# Square principle

(Redirected from Global square)

In mathematical set theory, a square principle is a combinatorial principle asserting the existence of a cohering sequence of short closed unbounded (club) sets so that no one (long) club set coheres with them all. As such they may be viewed as a kind of incompactness phenomenon. They were introduced by Ronald Jensen in his analysis of the fine structure of the constructible universe L.

## Definition

Define Sing to be the class of all limit ordinals which are not regular. Global square states that there is a system $(C_{\beta })_{\beta \in \mathrm {Sing} }$  satisfying:

1. $C_{\beta }$  is a club set of $\beta$ .
2. ot$(C_{\beta })<\beta$
3. If $\gamma$  is a limit point of $C_{\beta }$  then $\gamma \in \mathrm {Sing}$  and $C_{\gamma }=C_{\beta }\cap \gamma$

## Variant relative to a cardinal

Jensen introduced also a local version of the principle.
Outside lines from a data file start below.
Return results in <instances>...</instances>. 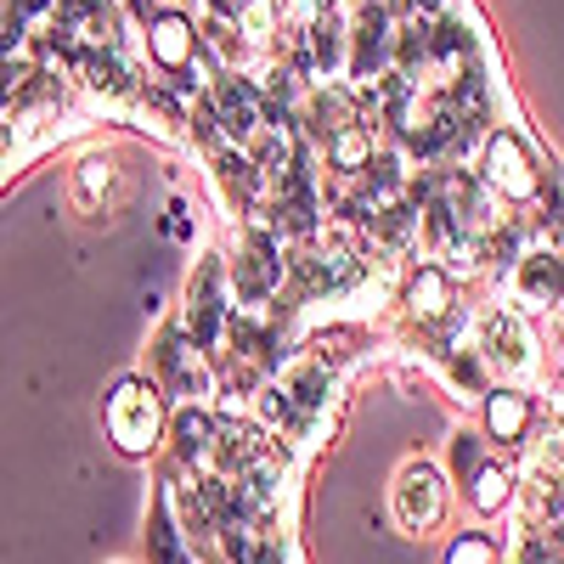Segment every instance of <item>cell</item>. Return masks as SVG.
Segmentation results:
<instances>
[{
  "label": "cell",
  "mask_w": 564,
  "mask_h": 564,
  "mask_svg": "<svg viewBox=\"0 0 564 564\" xmlns=\"http://www.w3.org/2000/svg\"><path fill=\"white\" fill-rule=\"evenodd\" d=\"M148 57L159 74H209V57H204V34L186 12H159L148 18ZM215 79V74H209Z\"/></svg>",
  "instance_id": "obj_2"
},
{
  "label": "cell",
  "mask_w": 564,
  "mask_h": 564,
  "mask_svg": "<svg viewBox=\"0 0 564 564\" xmlns=\"http://www.w3.org/2000/svg\"><path fill=\"white\" fill-rule=\"evenodd\" d=\"M395 520L401 531H435L446 520V486L430 463H406L401 480H395Z\"/></svg>",
  "instance_id": "obj_3"
},
{
  "label": "cell",
  "mask_w": 564,
  "mask_h": 564,
  "mask_svg": "<svg viewBox=\"0 0 564 564\" xmlns=\"http://www.w3.org/2000/svg\"><path fill=\"white\" fill-rule=\"evenodd\" d=\"M220 327H226V276L220 260H209L186 289V334H193V345H215Z\"/></svg>",
  "instance_id": "obj_6"
},
{
  "label": "cell",
  "mask_w": 564,
  "mask_h": 564,
  "mask_svg": "<svg viewBox=\"0 0 564 564\" xmlns=\"http://www.w3.org/2000/svg\"><path fill=\"white\" fill-rule=\"evenodd\" d=\"M486 423H491L497 441H520L525 423H531V401L513 395V390H497V395L486 401Z\"/></svg>",
  "instance_id": "obj_9"
},
{
  "label": "cell",
  "mask_w": 564,
  "mask_h": 564,
  "mask_svg": "<svg viewBox=\"0 0 564 564\" xmlns=\"http://www.w3.org/2000/svg\"><path fill=\"white\" fill-rule=\"evenodd\" d=\"M508 491H513L508 468L486 463L480 475H475V508H480V513H502V508H508Z\"/></svg>",
  "instance_id": "obj_10"
},
{
  "label": "cell",
  "mask_w": 564,
  "mask_h": 564,
  "mask_svg": "<svg viewBox=\"0 0 564 564\" xmlns=\"http://www.w3.org/2000/svg\"><path fill=\"white\" fill-rule=\"evenodd\" d=\"M446 564H497V547H491L486 536H463V542L452 547Z\"/></svg>",
  "instance_id": "obj_11"
},
{
  "label": "cell",
  "mask_w": 564,
  "mask_h": 564,
  "mask_svg": "<svg viewBox=\"0 0 564 564\" xmlns=\"http://www.w3.org/2000/svg\"><path fill=\"white\" fill-rule=\"evenodd\" d=\"M159 423H164V412H159V390H153V384L124 379V384L108 395V435L119 441V452L141 457V452L159 441Z\"/></svg>",
  "instance_id": "obj_1"
},
{
  "label": "cell",
  "mask_w": 564,
  "mask_h": 564,
  "mask_svg": "<svg viewBox=\"0 0 564 564\" xmlns=\"http://www.w3.org/2000/svg\"><path fill=\"white\" fill-rule=\"evenodd\" d=\"M406 300H412L417 316H430V322L446 316V305H452V271H446V265H417Z\"/></svg>",
  "instance_id": "obj_7"
},
{
  "label": "cell",
  "mask_w": 564,
  "mask_h": 564,
  "mask_svg": "<svg viewBox=\"0 0 564 564\" xmlns=\"http://www.w3.org/2000/svg\"><path fill=\"white\" fill-rule=\"evenodd\" d=\"M108 186H113V159H108V153H85V159L74 164V204H79V209L97 215Z\"/></svg>",
  "instance_id": "obj_8"
},
{
  "label": "cell",
  "mask_w": 564,
  "mask_h": 564,
  "mask_svg": "<svg viewBox=\"0 0 564 564\" xmlns=\"http://www.w3.org/2000/svg\"><path fill=\"white\" fill-rule=\"evenodd\" d=\"M480 350L497 372H508V379H525V372L536 367V350H531V334H525V322L520 316H508V311H491L486 327H480Z\"/></svg>",
  "instance_id": "obj_4"
},
{
  "label": "cell",
  "mask_w": 564,
  "mask_h": 564,
  "mask_svg": "<svg viewBox=\"0 0 564 564\" xmlns=\"http://www.w3.org/2000/svg\"><path fill=\"white\" fill-rule=\"evenodd\" d=\"M486 186H491V193H502V198H513V204L536 198V170H531V159L520 148V135L497 130L486 141Z\"/></svg>",
  "instance_id": "obj_5"
}]
</instances>
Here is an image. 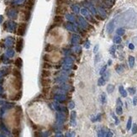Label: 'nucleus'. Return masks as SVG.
Returning a JSON list of instances; mask_svg holds the SVG:
<instances>
[{"mask_svg":"<svg viewBox=\"0 0 137 137\" xmlns=\"http://www.w3.org/2000/svg\"><path fill=\"white\" fill-rule=\"evenodd\" d=\"M23 46H24V40L23 38H18L16 40V46H15V50L18 53H20L23 50Z\"/></svg>","mask_w":137,"mask_h":137,"instance_id":"f257e3e1","label":"nucleus"},{"mask_svg":"<svg viewBox=\"0 0 137 137\" xmlns=\"http://www.w3.org/2000/svg\"><path fill=\"white\" fill-rule=\"evenodd\" d=\"M26 26L27 25L25 23H21L20 25H19L18 30H17V35L20 36H23L25 34V30H26Z\"/></svg>","mask_w":137,"mask_h":137,"instance_id":"f03ea898","label":"nucleus"},{"mask_svg":"<svg viewBox=\"0 0 137 137\" xmlns=\"http://www.w3.org/2000/svg\"><path fill=\"white\" fill-rule=\"evenodd\" d=\"M50 83H51V81H50V79H48V77H42V79L40 80V83H41V85L43 86V87L50 86Z\"/></svg>","mask_w":137,"mask_h":137,"instance_id":"7ed1b4c3","label":"nucleus"},{"mask_svg":"<svg viewBox=\"0 0 137 137\" xmlns=\"http://www.w3.org/2000/svg\"><path fill=\"white\" fill-rule=\"evenodd\" d=\"M80 40V36H77V35H72V40H71V43L72 45H77L78 44Z\"/></svg>","mask_w":137,"mask_h":137,"instance_id":"20e7f679","label":"nucleus"},{"mask_svg":"<svg viewBox=\"0 0 137 137\" xmlns=\"http://www.w3.org/2000/svg\"><path fill=\"white\" fill-rule=\"evenodd\" d=\"M76 117H77V113L75 111H72L71 113V125L72 126H76Z\"/></svg>","mask_w":137,"mask_h":137,"instance_id":"39448f33","label":"nucleus"},{"mask_svg":"<svg viewBox=\"0 0 137 137\" xmlns=\"http://www.w3.org/2000/svg\"><path fill=\"white\" fill-rule=\"evenodd\" d=\"M113 30V22L111 21V22L109 23V25H107V32L109 34H111Z\"/></svg>","mask_w":137,"mask_h":137,"instance_id":"423d86ee","label":"nucleus"},{"mask_svg":"<svg viewBox=\"0 0 137 137\" xmlns=\"http://www.w3.org/2000/svg\"><path fill=\"white\" fill-rule=\"evenodd\" d=\"M119 93H120V94L122 97H127V91L124 88V87L123 86H119Z\"/></svg>","mask_w":137,"mask_h":137,"instance_id":"0eeeda50","label":"nucleus"},{"mask_svg":"<svg viewBox=\"0 0 137 137\" xmlns=\"http://www.w3.org/2000/svg\"><path fill=\"white\" fill-rule=\"evenodd\" d=\"M50 75H51V72L49 71V70H46V69H44L41 72L42 77H49Z\"/></svg>","mask_w":137,"mask_h":137,"instance_id":"6e6552de","label":"nucleus"},{"mask_svg":"<svg viewBox=\"0 0 137 137\" xmlns=\"http://www.w3.org/2000/svg\"><path fill=\"white\" fill-rule=\"evenodd\" d=\"M14 64H15V66H16L18 68H20L21 66H23V61H22V59H21L20 57H18L16 60H15Z\"/></svg>","mask_w":137,"mask_h":137,"instance_id":"1a4fd4ad","label":"nucleus"},{"mask_svg":"<svg viewBox=\"0 0 137 137\" xmlns=\"http://www.w3.org/2000/svg\"><path fill=\"white\" fill-rule=\"evenodd\" d=\"M107 131H108V130H105L104 128H102L98 131V136H106Z\"/></svg>","mask_w":137,"mask_h":137,"instance_id":"9d476101","label":"nucleus"},{"mask_svg":"<svg viewBox=\"0 0 137 137\" xmlns=\"http://www.w3.org/2000/svg\"><path fill=\"white\" fill-rule=\"evenodd\" d=\"M79 23H80L81 26L83 27V29H87V27H88V25H87V23L86 22V21L84 20L83 18H79Z\"/></svg>","mask_w":137,"mask_h":137,"instance_id":"9b49d317","label":"nucleus"},{"mask_svg":"<svg viewBox=\"0 0 137 137\" xmlns=\"http://www.w3.org/2000/svg\"><path fill=\"white\" fill-rule=\"evenodd\" d=\"M135 62H136V60H135V57L132 56H129V65L131 68L134 67L135 66Z\"/></svg>","mask_w":137,"mask_h":137,"instance_id":"f8f14e48","label":"nucleus"},{"mask_svg":"<svg viewBox=\"0 0 137 137\" xmlns=\"http://www.w3.org/2000/svg\"><path fill=\"white\" fill-rule=\"evenodd\" d=\"M13 75H14V77H16V78L21 79V73H20V72H19L18 69L14 68V69L13 70Z\"/></svg>","mask_w":137,"mask_h":137,"instance_id":"ddd939ff","label":"nucleus"},{"mask_svg":"<svg viewBox=\"0 0 137 137\" xmlns=\"http://www.w3.org/2000/svg\"><path fill=\"white\" fill-rule=\"evenodd\" d=\"M45 50H46V52H51L54 50H56V47L54 46H52V45H47L46 46V48H45Z\"/></svg>","mask_w":137,"mask_h":137,"instance_id":"4468645a","label":"nucleus"},{"mask_svg":"<svg viewBox=\"0 0 137 137\" xmlns=\"http://www.w3.org/2000/svg\"><path fill=\"white\" fill-rule=\"evenodd\" d=\"M105 83H106V80H105L103 77H99V80H98V85L100 86V87H102V86H103V85H105Z\"/></svg>","mask_w":137,"mask_h":137,"instance_id":"2eb2a0df","label":"nucleus"},{"mask_svg":"<svg viewBox=\"0 0 137 137\" xmlns=\"http://www.w3.org/2000/svg\"><path fill=\"white\" fill-rule=\"evenodd\" d=\"M52 67H53V66H52V65L50 63V62H46L44 64H43V68H44V69L50 70V69H51Z\"/></svg>","mask_w":137,"mask_h":137,"instance_id":"dca6fc26","label":"nucleus"},{"mask_svg":"<svg viewBox=\"0 0 137 137\" xmlns=\"http://www.w3.org/2000/svg\"><path fill=\"white\" fill-rule=\"evenodd\" d=\"M121 41H122V39H121V37L119 36H116L113 37V43H115V44H120Z\"/></svg>","mask_w":137,"mask_h":137,"instance_id":"f3484780","label":"nucleus"},{"mask_svg":"<svg viewBox=\"0 0 137 137\" xmlns=\"http://www.w3.org/2000/svg\"><path fill=\"white\" fill-rule=\"evenodd\" d=\"M113 90H114V86H113V84H109V85L107 86V92L109 93H112L113 92Z\"/></svg>","mask_w":137,"mask_h":137,"instance_id":"a211bd4d","label":"nucleus"},{"mask_svg":"<svg viewBox=\"0 0 137 137\" xmlns=\"http://www.w3.org/2000/svg\"><path fill=\"white\" fill-rule=\"evenodd\" d=\"M117 35L119 36H124L125 35V29L124 28H119L118 30H117Z\"/></svg>","mask_w":137,"mask_h":137,"instance_id":"6ab92c4d","label":"nucleus"},{"mask_svg":"<svg viewBox=\"0 0 137 137\" xmlns=\"http://www.w3.org/2000/svg\"><path fill=\"white\" fill-rule=\"evenodd\" d=\"M54 22H55V24L56 25H59L62 22V19L59 16H56L55 17V19H54Z\"/></svg>","mask_w":137,"mask_h":137,"instance_id":"aec40b11","label":"nucleus"},{"mask_svg":"<svg viewBox=\"0 0 137 137\" xmlns=\"http://www.w3.org/2000/svg\"><path fill=\"white\" fill-rule=\"evenodd\" d=\"M101 102L103 104H104V103L107 102V96H106V93H103L101 94Z\"/></svg>","mask_w":137,"mask_h":137,"instance_id":"412c9836","label":"nucleus"},{"mask_svg":"<svg viewBox=\"0 0 137 137\" xmlns=\"http://www.w3.org/2000/svg\"><path fill=\"white\" fill-rule=\"evenodd\" d=\"M56 99L57 100H59L61 102H62V101H64V100H66V96L65 95H62V94H59V95H56Z\"/></svg>","mask_w":137,"mask_h":137,"instance_id":"4be33fe9","label":"nucleus"},{"mask_svg":"<svg viewBox=\"0 0 137 137\" xmlns=\"http://www.w3.org/2000/svg\"><path fill=\"white\" fill-rule=\"evenodd\" d=\"M116 113L118 115H121L123 113V109H122V106H119V105H117V108H116Z\"/></svg>","mask_w":137,"mask_h":137,"instance_id":"5701e85b","label":"nucleus"},{"mask_svg":"<svg viewBox=\"0 0 137 137\" xmlns=\"http://www.w3.org/2000/svg\"><path fill=\"white\" fill-rule=\"evenodd\" d=\"M132 127V118L130 117L128 119V122H127V126H126V129L127 130H130V128Z\"/></svg>","mask_w":137,"mask_h":137,"instance_id":"b1692460","label":"nucleus"},{"mask_svg":"<svg viewBox=\"0 0 137 137\" xmlns=\"http://www.w3.org/2000/svg\"><path fill=\"white\" fill-rule=\"evenodd\" d=\"M115 70H116V72H118V73H122L123 72H124V67H123V66H121V65H119V66H117V67L115 68Z\"/></svg>","mask_w":137,"mask_h":137,"instance_id":"393cba45","label":"nucleus"},{"mask_svg":"<svg viewBox=\"0 0 137 137\" xmlns=\"http://www.w3.org/2000/svg\"><path fill=\"white\" fill-rule=\"evenodd\" d=\"M12 133H13V136H19V133H20V129H19V128L13 129V131H12Z\"/></svg>","mask_w":137,"mask_h":137,"instance_id":"a878e982","label":"nucleus"},{"mask_svg":"<svg viewBox=\"0 0 137 137\" xmlns=\"http://www.w3.org/2000/svg\"><path fill=\"white\" fill-rule=\"evenodd\" d=\"M64 62L66 64H71L72 65V64L73 63V59L71 57H66V58H65V60H64Z\"/></svg>","mask_w":137,"mask_h":137,"instance_id":"bb28decb","label":"nucleus"},{"mask_svg":"<svg viewBox=\"0 0 137 137\" xmlns=\"http://www.w3.org/2000/svg\"><path fill=\"white\" fill-rule=\"evenodd\" d=\"M21 96H22V93H21V92H19V93L13 98V100H19V99H21Z\"/></svg>","mask_w":137,"mask_h":137,"instance_id":"cd10ccee","label":"nucleus"},{"mask_svg":"<svg viewBox=\"0 0 137 137\" xmlns=\"http://www.w3.org/2000/svg\"><path fill=\"white\" fill-rule=\"evenodd\" d=\"M50 86H47V87H43V89H42V93H44V94H46V93H49V91H50Z\"/></svg>","mask_w":137,"mask_h":137,"instance_id":"c85d7f7f","label":"nucleus"},{"mask_svg":"<svg viewBox=\"0 0 137 137\" xmlns=\"http://www.w3.org/2000/svg\"><path fill=\"white\" fill-rule=\"evenodd\" d=\"M127 91L130 93V94L131 95H134L135 93H136V90L135 87H128V89H127Z\"/></svg>","mask_w":137,"mask_h":137,"instance_id":"c756f323","label":"nucleus"},{"mask_svg":"<svg viewBox=\"0 0 137 137\" xmlns=\"http://www.w3.org/2000/svg\"><path fill=\"white\" fill-rule=\"evenodd\" d=\"M57 118L61 121V122H63V121L65 120L66 117H65V115H64L63 113H59V114H58V116H57Z\"/></svg>","mask_w":137,"mask_h":137,"instance_id":"7c9ffc66","label":"nucleus"},{"mask_svg":"<svg viewBox=\"0 0 137 137\" xmlns=\"http://www.w3.org/2000/svg\"><path fill=\"white\" fill-rule=\"evenodd\" d=\"M101 119V114L99 113V114H98L96 117H93V118H92L91 120L93 121V122H95V121H100Z\"/></svg>","mask_w":137,"mask_h":137,"instance_id":"2f4dec72","label":"nucleus"},{"mask_svg":"<svg viewBox=\"0 0 137 137\" xmlns=\"http://www.w3.org/2000/svg\"><path fill=\"white\" fill-rule=\"evenodd\" d=\"M102 76H103V78H104V79L105 80H106V81H107V80H109V76H110V73H109V72H104V73H103V75H102Z\"/></svg>","mask_w":137,"mask_h":137,"instance_id":"473e14b6","label":"nucleus"},{"mask_svg":"<svg viewBox=\"0 0 137 137\" xmlns=\"http://www.w3.org/2000/svg\"><path fill=\"white\" fill-rule=\"evenodd\" d=\"M136 133H137V125L135 124V125H133V126H132V134L136 135Z\"/></svg>","mask_w":137,"mask_h":137,"instance_id":"72a5a7b5","label":"nucleus"},{"mask_svg":"<svg viewBox=\"0 0 137 137\" xmlns=\"http://www.w3.org/2000/svg\"><path fill=\"white\" fill-rule=\"evenodd\" d=\"M106 70H107V66L105 65V66H103V67L101 68L100 72H99V73H100V75H103V74L105 72H106Z\"/></svg>","mask_w":137,"mask_h":137,"instance_id":"f704fd0d","label":"nucleus"},{"mask_svg":"<svg viewBox=\"0 0 137 137\" xmlns=\"http://www.w3.org/2000/svg\"><path fill=\"white\" fill-rule=\"evenodd\" d=\"M115 50H116V47H115V46H112L110 48V53L111 55H113V56H114V54H115Z\"/></svg>","mask_w":137,"mask_h":137,"instance_id":"c9c22d12","label":"nucleus"},{"mask_svg":"<svg viewBox=\"0 0 137 137\" xmlns=\"http://www.w3.org/2000/svg\"><path fill=\"white\" fill-rule=\"evenodd\" d=\"M74 107H75V103H74V102L73 101L70 102L69 104H68V108H69L70 109H73Z\"/></svg>","mask_w":137,"mask_h":137,"instance_id":"e433bc0d","label":"nucleus"},{"mask_svg":"<svg viewBox=\"0 0 137 137\" xmlns=\"http://www.w3.org/2000/svg\"><path fill=\"white\" fill-rule=\"evenodd\" d=\"M111 115H112L113 118L115 119V125H119V119H118V118H117V117L114 115V113H111Z\"/></svg>","mask_w":137,"mask_h":137,"instance_id":"4c0bfd02","label":"nucleus"},{"mask_svg":"<svg viewBox=\"0 0 137 137\" xmlns=\"http://www.w3.org/2000/svg\"><path fill=\"white\" fill-rule=\"evenodd\" d=\"M71 68H72V65H71V64H66V63H65V65H64V69L69 70V69H71Z\"/></svg>","mask_w":137,"mask_h":137,"instance_id":"58836bf2","label":"nucleus"},{"mask_svg":"<svg viewBox=\"0 0 137 137\" xmlns=\"http://www.w3.org/2000/svg\"><path fill=\"white\" fill-rule=\"evenodd\" d=\"M84 46H85L86 49H89V47H90V41L89 40H86L85 44H84Z\"/></svg>","mask_w":137,"mask_h":137,"instance_id":"ea45409f","label":"nucleus"},{"mask_svg":"<svg viewBox=\"0 0 137 137\" xmlns=\"http://www.w3.org/2000/svg\"><path fill=\"white\" fill-rule=\"evenodd\" d=\"M75 51L77 52V53H81L82 52V48H81V46H77L75 49Z\"/></svg>","mask_w":137,"mask_h":137,"instance_id":"a19ab883","label":"nucleus"},{"mask_svg":"<svg viewBox=\"0 0 137 137\" xmlns=\"http://www.w3.org/2000/svg\"><path fill=\"white\" fill-rule=\"evenodd\" d=\"M99 45H96L94 49H93V52H94V53H97L98 50H99Z\"/></svg>","mask_w":137,"mask_h":137,"instance_id":"79ce46f5","label":"nucleus"},{"mask_svg":"<svg viewBox=\"0 0 137 137\" xmlns=\"http://www.w3.org/2000/svg\"><path fill=\"white\" fill-rule=\"evenodd\" d=\"M129 48H130V50H134V49H135V45L133 44V43H130V44H129Z\"/></svg>","mask_w":137,"mask_h":137,"instance_id":"37998d69","label":"nucleus"},{"mask_svg":"<svg viewBox=\"0 0 137 137\" xmlns=\"http://www.w3.org/2000/svg\"><path fill=\"white\" fill-rule=\"evenodd\" d=\"M117 105H119V106H122V102H121L120 99H117Z\"/></svg>","mask_w":137,"mask_h":137,"instance_id":"c03bdc74","label":"nucleus"},{"mask_svg":"<svg viewBox=\"0 0 137 137\" xmlns=\"http://www.w3.org/2000/svg\"><path fill=\"white\" fill-rule=\"evenodd\" d=\"M113 136V133L111 132L110 130H108V131H107V135H106V136Z\"/></svg>","mask_w":137,"mask_h":137,"instance_id":"a18cd8bd","label":"nucleus"},{"mask_svg":"<svg viewBox=\"0 0 137 137\" xmlns=\"http://www.w3.org/2000/svg\"><path fill=\"white\" fill-rule=\"evenodd\" d=\"M133 104H134L135 106L137 104V97H135L134 99H133Z\"/></svg>","mask_w":137,"mask_h":137,"instance_id":"49530a36","label":"nucleus"},{"mask_svg":"<svg viewBox=\"0 0 137 137\" xmlns=\"http://www.w3.org/2000/svg\"><path fill=\"white\" fill-rule=\"evenodd\" d=\"M99 57H100V56H99V55H97V56H96L95 63H97V62H98V61H99Z\"/></svg>","mask_w":137,"mask_h":137,"instance_id":"de8ad7c7","label":"nucleus"},{"mask_svg":"<svg viewBox=\"0 0 137 137\" xmlns=\"http://www.w3.org/2000/svg\"><path fill=\"white\" fill-rule=\"evenodd\" d=\"M111 64H112V61H111V60H109V62H108V65H111Z\"/></svg>","mask_w":137,"mask_h":137,"instance_id":"09e8293b","label":"nucleus"}]
</instances>
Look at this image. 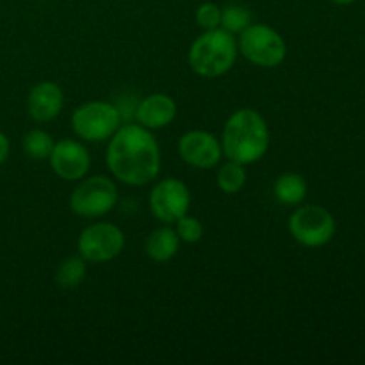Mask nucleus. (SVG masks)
<instances>
[{
	"mask_svg": "<svg viewBox=\"0 0 365 365\" xmlns=\"http://www.w3.org/2000/svg\"><path fill=\"white\" fill-rule=\"evenodd\" d=\"M237 41L225 29H212L200 36L189 50V66L202 77H220L234 66Z\"/></svg>",
	"mask_w": 365,
	"mask_h": 365,
	"instance_id": "3",
	"label": "nucleus"
},
{
	"mask_svg": "<svg viewBox=\"0 0 365 365\" xmlns=\"http://www.w3.org/2000/svg\"><path fill=\"white\" fill-rule=\"evenodd\" d=\"M239 48L250 63L262 68L278 66L287 53L284 38L274 29L260 24L248 25L241 32Z\"/></svg>",
	"mask_w": 365,
	"mask_h": 365,
	"instance_id": "4",
	"label": "nucleus"
},
{
	"mask_svg": "<svg viewBox=\"0 0 365 365\" xmlns=\"http://www.w3.org/2000/svg\"><path fill=\"white\" fill-rule=\"evenodd\" d=\"M178 246H180V237L177 232L168 227L157 228L146 239V255L155 262H168L177 255Z\"/></svg>",
	"mask_w": 365,
	"mask_h": 365,
	"instance_id": "14",
	"label": "nucleus"
},
{
	"mask_svg": "<svg viewBox=\"0 0 365 365\" xmlns=\"http://www.w3.org/2000/svg\"><path fill=\"white\" fill-rule=\"evenodd\" d=\"M269 146L267 123L253 109H241L228 118L223 128L221 148L230 160L252 164L262 159Z\"/></svg>",
	"mask_w": 365,
	"mask_h": 365,
	"instance_id": "2",
	"label": "nucleus"
},
{
	"mask_svg": "<svg viewBox=\"0 0 365 365\" xmlns=\"http://www.w3.org/2000/svg\"><path fill=\"white\" fill-rule=\"evenodd\" d=\"M274 196L284 205H298L307 196V182L298 173H284L274 182Z\"/></svg>",
	"mask_w": 365,
	"mask_h": 365,
	"instance_id": "15",
	"label": "nucleus"
},
{
	"mask_svg": "<svg viewBox=\"0 0 365 365\" xmlns=\"http://www.w3.org/2000/svg\"><path fill=\"white\" fill-rule=\"evenodd\" d=\"M107 166L118 180L145 185L159 175V145L141 125H125L114 132L107 148Z\"/></svg>",
	"mask_w": 365,
	"mask_h": 365,
	"instance_id": "1",
	"label": "nucleus"
},
{
	"mask_svg": "<svg viewBox=\"0 0 365 365\" xmlns=\"http://www.w3.org/2000/svg\"><path fill=\"white\" fill-rule=\"evenodd\" d=\"M177 223V235L180 237V241L184 242H198L203 235V227L196 217L191 216H182L180 220L175 221Z\"/></svg>",
	"mask_w": 365,
	"mask_h": 365,
	"instance_id": "20",
	"label": "nucleus"
},
{
	"mask_svg": "<svg viewBox=\"0 0 365 365\" xmlns=\"http://www.w3.org/2000/svg\"><path fill=\"white\" fill-rule=\"evenodd\" d=\"M289 232L299 245L319 248L335 235V220L324 207L307 205L291 214Z\"/></svg>",
	"mask_w": 365,
	"mask_h": 365,
	"instance_id": "6",
	"label": "nucleus"
},
{
	"mask_svg": "<svg viewBox=\"0 0 365 365\" xmlns=\"http://www.w3.org/2000/svg\"><path fill=\"white\" fill-rule=\"evenodd\" d=\"M64 103L63 91L53 82H39L29 95V114L36 121H50L61 113Z\"/></svg>",
	"mask_w": 365,
	"mask_h": 365,
	"instance_id": "13",
	"label": "nucleus"
},
{
	"mask_svg": "<svg viewBox=\"0 0 365 365\" xmlns=\"http://www.w3.org/2000/svg\"><path fill=\"white\" fill-rule=\"evenodd\" d=\"M9 155V139L0 132V164L7 159Z\"/></svg>",
	"mask_w": 365,
	"mask_h": 365,
	"instance_id": "22",
	"label": "nucleus"
},
{
	"mask_svg": "<svg viewBox=\"0 0 365 365\" xmlns=\"http://www.w3.org/2000/svg\"><path fill=\"white\" fill-rule=\"evenodd\" d=\"M245 182V168H242V164L234 163V160L223 164V166L220 168V171H217V185H220L221 191L227 192V195H235V192L241 191Z\"/></svg>",
	"mask_w": 365,
	"mask_h": 365,
	"instance_id": "16",
	"label": "nucleus"
},
{
	"mask_svg": "<svg viewBox=\"0 0 365 365\" xmlns=\"http://www.w3.org/2000/svg\"><path fill=\"white\" fill-rule=\"evenodd\" d=\"M175 116H177V106H175L173 98L163 95V93L146 96L135 107V118H138L139 125L148 130L168 127L175 120Z\"/></svg>",
	"mask_w": 365,
	"mask_h": 365,
	"instance_id": "12",
	"label": "nucleus"
},
{
	"mask_svg": "<svg viewBox=\"0 0 365 365\" xmlns=\"http://www.w3.org/2000/svg\"><path fill=\"white\" fill-rule=\"evenodd\" d=\"M73 130L86 141H106L120 128V109L107 102H88L71 116Z\"/></svg>",
	"mask_w": 365,
	"mask_h": 365,
	"instance_id": "5",
	"label": "nucleus"
},
{
	"mask_svg": "<svg viewBox=\"0 0 365 365\" xmlns=\"http://www.w3.org/2000/svg\"><path fill=\"white\" fill-rule=\"evenodd\" d=\"M196 21L205 31H212L217 29L221 24V9L212 2H205L198 7L196 11Z\"/></svg>",
	"mask_w": 365,
	"mask_h": 365,
	"instance_id": "21",
	"label": "nucleus"
},
{
	"mask_svg": "<svg viewBox=\"0 0 365 365\" xmlns=\"http://www.w3.org/2000/svg\"><path fill=\"white\" fill-rule=\"evenodd\" d=\"M118 189L107 177H91L78 184L71 192L70 207L77 216L98 217L116 205Z\"/></svg>",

If $\kappa$  is an uncountable cardinal, then $\Box _{\kappa }$  asserts that there is a sequence $(C_{\beta }\mid \beta {\text{ a limit point of }}\kappa ^{+})$  satisfying:

1. $C_{\beta }$  is a club set of $\beta$ .
2. If $cf\beta <\kappa$ , then $|C_{\beta }|<\kappa$
3. If $\gamma$  is a limit point of $C_{\beta }$  then $C_{\gamma }=C_{\beta }\cap \gamma$

Jensen proved that this principle holds in the constructible universe for any uncountable cardinal κ.